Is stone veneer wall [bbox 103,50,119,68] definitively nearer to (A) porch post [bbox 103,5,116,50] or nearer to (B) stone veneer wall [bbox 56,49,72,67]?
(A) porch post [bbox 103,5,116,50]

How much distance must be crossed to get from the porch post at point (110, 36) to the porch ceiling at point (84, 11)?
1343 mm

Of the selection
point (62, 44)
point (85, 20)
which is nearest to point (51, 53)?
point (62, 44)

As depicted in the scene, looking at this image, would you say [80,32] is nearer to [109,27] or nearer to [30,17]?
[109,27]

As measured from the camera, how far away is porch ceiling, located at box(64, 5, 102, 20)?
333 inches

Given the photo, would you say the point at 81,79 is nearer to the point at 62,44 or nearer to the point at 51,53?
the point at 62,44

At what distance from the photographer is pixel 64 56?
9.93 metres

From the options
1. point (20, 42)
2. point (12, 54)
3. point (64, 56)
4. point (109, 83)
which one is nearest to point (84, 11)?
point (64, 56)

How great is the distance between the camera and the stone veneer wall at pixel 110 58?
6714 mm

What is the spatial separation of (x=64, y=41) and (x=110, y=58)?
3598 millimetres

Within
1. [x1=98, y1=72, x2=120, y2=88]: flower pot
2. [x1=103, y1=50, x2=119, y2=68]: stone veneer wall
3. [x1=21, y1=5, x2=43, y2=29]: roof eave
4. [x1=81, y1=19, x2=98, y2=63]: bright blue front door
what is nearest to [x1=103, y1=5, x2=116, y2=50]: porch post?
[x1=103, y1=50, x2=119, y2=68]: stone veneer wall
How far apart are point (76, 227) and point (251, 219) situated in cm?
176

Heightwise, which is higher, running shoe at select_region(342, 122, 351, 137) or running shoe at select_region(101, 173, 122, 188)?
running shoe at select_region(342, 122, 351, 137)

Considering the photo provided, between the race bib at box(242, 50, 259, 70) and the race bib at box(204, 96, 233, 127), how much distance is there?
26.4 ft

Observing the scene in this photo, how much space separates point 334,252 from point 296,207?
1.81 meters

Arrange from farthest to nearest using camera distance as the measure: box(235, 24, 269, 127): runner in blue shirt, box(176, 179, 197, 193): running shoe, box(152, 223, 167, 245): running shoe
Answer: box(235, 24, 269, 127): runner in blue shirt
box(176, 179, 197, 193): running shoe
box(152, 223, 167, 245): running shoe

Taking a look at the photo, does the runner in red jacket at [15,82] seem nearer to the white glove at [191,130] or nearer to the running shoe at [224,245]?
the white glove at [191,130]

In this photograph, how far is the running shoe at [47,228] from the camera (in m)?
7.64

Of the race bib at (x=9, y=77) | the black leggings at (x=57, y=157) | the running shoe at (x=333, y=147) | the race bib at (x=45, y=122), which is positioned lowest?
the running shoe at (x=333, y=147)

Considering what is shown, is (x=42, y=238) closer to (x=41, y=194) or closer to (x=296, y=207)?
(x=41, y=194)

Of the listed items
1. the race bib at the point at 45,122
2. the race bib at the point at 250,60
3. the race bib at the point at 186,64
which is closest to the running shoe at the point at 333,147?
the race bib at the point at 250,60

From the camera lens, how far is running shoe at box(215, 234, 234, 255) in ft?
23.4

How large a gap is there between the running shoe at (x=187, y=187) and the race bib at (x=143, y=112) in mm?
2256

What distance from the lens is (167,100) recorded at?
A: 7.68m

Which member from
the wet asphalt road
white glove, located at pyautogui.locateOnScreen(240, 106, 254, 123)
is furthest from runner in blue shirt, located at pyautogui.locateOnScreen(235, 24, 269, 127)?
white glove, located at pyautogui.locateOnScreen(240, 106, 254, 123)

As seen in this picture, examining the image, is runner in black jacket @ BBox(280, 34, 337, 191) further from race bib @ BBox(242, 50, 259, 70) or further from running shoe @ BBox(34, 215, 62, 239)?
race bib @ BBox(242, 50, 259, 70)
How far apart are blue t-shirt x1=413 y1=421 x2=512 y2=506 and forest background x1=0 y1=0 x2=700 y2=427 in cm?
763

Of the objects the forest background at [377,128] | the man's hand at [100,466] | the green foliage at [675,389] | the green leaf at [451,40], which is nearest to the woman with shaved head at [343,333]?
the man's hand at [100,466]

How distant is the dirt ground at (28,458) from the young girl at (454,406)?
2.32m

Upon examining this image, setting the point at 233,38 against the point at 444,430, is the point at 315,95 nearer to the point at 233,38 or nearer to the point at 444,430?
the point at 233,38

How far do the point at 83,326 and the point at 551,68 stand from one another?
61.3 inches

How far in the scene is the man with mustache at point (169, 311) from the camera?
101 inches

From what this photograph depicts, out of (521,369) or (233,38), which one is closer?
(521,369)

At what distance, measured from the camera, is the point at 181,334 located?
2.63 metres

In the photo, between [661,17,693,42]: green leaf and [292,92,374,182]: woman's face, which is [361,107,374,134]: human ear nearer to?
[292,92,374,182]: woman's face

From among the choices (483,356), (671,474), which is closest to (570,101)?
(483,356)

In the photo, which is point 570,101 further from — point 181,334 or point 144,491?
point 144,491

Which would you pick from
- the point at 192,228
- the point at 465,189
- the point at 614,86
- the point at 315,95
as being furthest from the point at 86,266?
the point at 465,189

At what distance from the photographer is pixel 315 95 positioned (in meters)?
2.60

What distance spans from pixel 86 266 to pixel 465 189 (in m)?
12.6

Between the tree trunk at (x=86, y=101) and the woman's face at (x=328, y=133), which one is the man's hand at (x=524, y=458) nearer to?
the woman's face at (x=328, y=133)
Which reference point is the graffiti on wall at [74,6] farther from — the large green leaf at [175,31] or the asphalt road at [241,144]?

TASK TO COMPLETE: Copy every line above verbatim, from the first through the last.

TASK SOLUTION:
Is stone veneer wall [bbox 103,50,119,68] definitively nearer to (A) porch post [bbox 103,5,116,50] or nearer to (B) stone veneer wall [bbox 56,49,72,67]?
(A) porch post [bbox 103,5,116,50]

How much distance must be crossed to get from the porch post at point (110, 36) to the porch ceiling at point (84, 11)?
1343 mm

Of the selection
point (62, 44)
point (85, 20)
which is nearest to point (51, 53)?
point (62, 44)

As depicted in the scene, looking at this image, would you say [80,32] is nearer to [109,27] or nearer to [30,17]?
[109,27]

As measured from the camera, how far away is porch ceiling, located at box(64, 5, 102, 20)?
333 inches

Given the photo, would you say the point at 81,79 is nearer to the point at 62,44 or nearer to the point at 51,53?
the point at 62,44

At what distance from the photographer is pixel 64 56?
9.93 metres

From the options
1. point (20, 42)
2. point (12, 54)
3. point (64, 56)
4. point (109, 83)
which one is nearest to point (84, 11)?
point (64, 56)

How great is the distance between the camera and the stone veneer wall at pixel 110 58?
6714 mm

What is the spatial separation of (x=64, y=41) and (x=110, y=58)?
3598 millimetres

Within
1. [x1=98, y1=72, x2=120, y2=88]: flower pot
2. [x1=103, y1=50, x2=119, y2=68]: stone veneer wall
3. [x1=21, y1=5, x2=43, y2=29]: roof eave
4. [x1=81, y1=19, x2=98, y2=63]: bright blue front door
what is nearest to [x1=103, y1=5, x2=116, y2=50]: porch post?
[x1=103, y1=50, x2=119, y2=68]: stone veneer wall
How far apart are point (76, 227) and point (251, 219) situated in cm?
176

Heightwise, which is higher, running shoe at select_region(342, 122, 351, 137) or running shoe at select_region(101, 173, 122, 188)?
running shoe at select_region(342, 122, 351, 137)

Considering the photo provided, between the race bib at box(242, 50, 259, 70) and the race bib at box(204, 96, 233, 127), how much distance is there?
26.4 ft

Observing the scene in this photo, how much space separates point 334,252 from point 296,207?
1.81 meters

Arrange from farthest to nearest using camera distance as the measure: box(235, 24, 269, 127): runner in blue shirt, box(176, 179, 197, 193): running shoe, box(152, 223, 167, 245): running shoe
Answer: box(235, 24, 269, 127): runner in blue shirt
box(176, 179, 197, 193): running shoe
box(152, 223, 167, 245): running shoe

Taking a look at the photo, does the runner in red jacket at [15,82] seem nearer to the white glove at [191,130] or nearer to the running shoe at [224,245]?
the white glove at [191,130]

In this photograph, how far is the running shoe at [47,228] from the camera (in m)?
7.64

Of the race bib at (x=9, y=77) | the black leggings at (x=57, y=157) | the running shoe at (x=333, y=147) | the race bib at (x=45, y=122), which is positioned lowest?
the running shoe at (x=333, y=147)

Considering what is shown, is (x=42, y=238) closer to (x=41, y=194) or closer to (x=296, y=207)?
(x=41, y=194)

Of the listed items
1. the race bib at the point at 45,122
2. the race bib at the point at 250,60
3. the race bib at the point at 186,64
which is closest to the running shoe at the point at 333,147?
the race bib at the point at 250,60

From the camera lens, how far is running shoe at box(215, 234, 234, 255) in ft?
23.4

How large a gap is there between the running shoe at (x=187, y=187) and the race bib at (x=143, y=112) in mm?
2256

What distance from the lens is (167,100) recorded at?
A: 7.68m

Which member from
the wet asphalt road
white glove, located at pyautogui.locateOnScreen(240, 106, 254, 123)
is furthest from runner in blue shirt, located at pyautogui.locateOnScreen(235, 24, 269, 127)?
white glove, located at pyautogui.locateOnScreen(240, 106, 254, 123)

As seen in this picture, examining the image, is runner in black jacket @ BBox(280, 34, 337, 191) further from race bib @ BBox(242, 50, 259, 70) or further from running shoe @ BBox(34, 215, 62, 239)?
race bib @ BBox(242, 50, 259, 70)
How far apart are blue t-shirt x1=413 y1=421 x2=512 y2=506 and forest background x1=0 y1=0 x2=700 y2=427 in cm?
763

Of the objects the forest background at [377,128] | the man's hand at [100,466] | the green foliage at [675,389] | the green leaf at [451,40], which is nearest to the woman with shaved head at [343,333]?
the man's hand at [100,466]

How distant is the dirt ground at (28,458) from the young girl at (454,406)?
2.32m

Upon examining this image, setting the point at 233,38 against the point at 444,430, is the point at 315,95 nearer to the point at 233,38 or nearer to the point at 444,430?
the point at 233,38

How far do the point at 83,326 and the point at 551,68 stand from one another?
61.3 inches

How far in the scene is the man with mustache at point (169, 311) from the camera?
101 inches

From what this photograph depicts, out of (521,369) or (233,38), which one is closer?
(521,369)

At what distance, measured from the camera, is the point at 181,334 located?
2.63 metres

In the photo, between [661,17,693,42]: green leaf and [292,92,374,182]: woman's face, which is [361,107,374,134]: human ear nearer to?
[292,92,374,182]: woman's face

From among the choices (483,356), (671,474), which is closest to (570,101)?
(483,356)

In the photo, which is point 570,101 further from — point 181,334 or point 144,491?
point 144,491

Which would you pick from
- the point at 192,228
- the point at 465,189
- the point at 614,86
- the point at 315,95
as being furthest from the point at 86,266?
the point at 465,189

At what distance from the photographer is pixel 315 95 positioned (in meters)?
2.60

What distance spans from pixel 86 266 to pixel 465 189 (in m)?
12.6

Between the tree trunk at (x=86, y=101) and the woman's face at (x=328, y=133), which one is the man's hand at (x=524, y=458) nearer to?
the woman's face at (x=328, y=133)
Which reference point is the graffiti on wall at [74,6] farther from — the large green leaf at [175,31] or the asphalt road at [241,144]?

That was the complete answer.